If you had not guessed by now, there is no easy way around the trouble. There is not ‘pat answer’ for the problem theologians call ‘theodicy’. Theodicy. It is the shorthand, compound word that combines the Greek words for ‘God’ and ‘justice’. Whenever the word ‘theodicy’ is mentioned one is meant to inevitably wonder: ‘If God is just then why is there so much injustice?’ I would be fooling you ... and you would know it ... if right now I were to offer a cute story or a glib answer that wrapped the whole infernal problem up in a way that rescued Psalm 91 from this sort of trouble. So I won’t.

Yet Psalm 91 does tell the truth. Not an easy truth ... but the truth, nonetheless. Truth which we can only tell by recalling our story of evil and of good, of death and of life. Notice that Jesus does not sing Psalm 91 at the moment of his death. Instead he recites another song ... the 22nd Psalm: “My God, my God, why have you forsaken me? Why are you so far from helping me, from the words of my groaning (Psalm 22:1). In the moment of his great need for angels who will bear him up Jesus finds himself left alone. God’s own Messiah is slaughtered, the victim of state-sponsored terrorism. The Son of God, himself an innocent victim, shares in the fate of a world that seems hopelessly infected with evil. On Good Friday ... and on Holy Saturday ... no one can sing Psalm 91 because there are no angels and there is no refuge and there is every reason to fear “the terror of the night” and “the destruction that wastes at noonday”.

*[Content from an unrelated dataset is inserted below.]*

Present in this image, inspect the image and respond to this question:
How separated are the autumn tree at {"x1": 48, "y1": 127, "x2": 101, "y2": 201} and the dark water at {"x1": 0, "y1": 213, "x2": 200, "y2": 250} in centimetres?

We know the awful tragedy of Good Friday. Our God knows the agony of unspeakable terror. But we are an Eastered people. Our community takes shape when the angels arrive on the scene of evil’s triumph, saying: “He is not here; for he has been lifted up”. This is the testimony that we have learned to trust. This is the amazing evidence that fuels our hope. This is the reason that we dare to sing the 91st Psalm in the face of so much trouble. In the end, evil does not befall God’s Beloved. God hears the cry of abandonment and sends angels and makes new. It is as simple as that ... and as hard as that. This is the impossibly good news we call gospel. To be honest, in a tragic world like this, such incredibly good news is hard to trust. That must be the reason that, in its closing verses, Psalm 91 turns. It stops being a mere description of God’s trustworthiness. The Psalm suddenly becomes the solemn, sworn oath of the LORD: “When they call to me, I will answer them ... I will be with them in trouble, I will rescue them and honour them”. We recognize this voice. It is the Easter promise of Jesus Christ, the Risen One, saying to his frightened flock in every age: “And remember, I am with you always, to the end of the age” (Matthew 28:20b). Thank God. Thank God.